Notoriously known for our lack of generosity in the dining room, we apply this same practice in five-star restaurants in Manhattan. We're not cheap -- we were just born that way. In fact, you might consider it a pleasantry; a form of endearment that says, "Hey, good job, buddy. Here's a little extra for all your hard work." A word of caution: expect to receive baffled looks of concern from your friends that now reside in the city and have evolved past 15 percent to a whopping 20.

Running vs. sauntering

They run to the shows, we walk, late or not; because without our cafecito por la mañana, really, that's all we can give.
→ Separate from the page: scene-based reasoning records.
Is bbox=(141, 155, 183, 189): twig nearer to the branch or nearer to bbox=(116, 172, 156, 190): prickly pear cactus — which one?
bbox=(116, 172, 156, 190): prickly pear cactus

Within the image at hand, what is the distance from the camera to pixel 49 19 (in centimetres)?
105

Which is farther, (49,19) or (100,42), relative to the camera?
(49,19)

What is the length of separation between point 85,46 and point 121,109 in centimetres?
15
A bandaged babe in a land of potato sacks

The average Miami male prefers his woman in brightly colored, bandage-tight dresses, nip-waisted and all; the average male hailing from NYC enjoys his broads swathed in the very antithesis of the contrived likes of a Herve dress. In fact, you might even compare the silhouette of these coveted NYC women, who fancy the more neutral side of the color spectrum, to that of a potato sack -- rid from any signs of curves brought on by an ass, a DD cup, or dare we say, baby-making hips. However, these ladies are flossing Diesel Black Gold's entire current collection, earning them a lusty stare-down from not only the men of NYC, but the women as well. Yah, things work differently up there.

Oye, Pero, or Bueno

Whether your first language was Spanish or not, if you call Miami home, one of these aforementioned words is bound to sneak into your day-to-day vernacular, and probably all in the same sentence if the Miami gene runs prominent in your blood. To us, these words are as crucial the English words and, the, and like. Allow us to demonstrate: "Oye, I thought that I was sitting at the Hervé Léger show not standing. Pero, what is that? Bueno, whatever." But when introduced to the NYC fashion community, you're met with contorted faces staring back at you, asking if one of these words is the name of a new designer showing this season, followed by a look of distress when they are now convinced that they have not been invited to this alleged "Pero SS15 Runway Show." We'll keep our mouths shut while they sulk in devastation because at least that's one "show" we're attending that they're not (insert silent, evil laugh here).

Hand gestures

No, we're not throwing a fit; we're simply expressing how much we thoroughly enjoyed the finale walk at Taoray Wang's minimalistic, androgynous show. However we try to convey a sense of excitement through our body language, we always get pegged as the obscene degenerates, wantonly making a spectacle by our less conspicuous neighbors to the north. Could it be all the black beans and platanitos that give us that boost of passionate energy to put action to every word? Hey, maybe that's what makes us such good dancers. Oh, and expect loud, disruptive noises to protrude from our mouths, matching our equally emphatic hand gestures because we wouldn't be properly repping MIA if we didn't.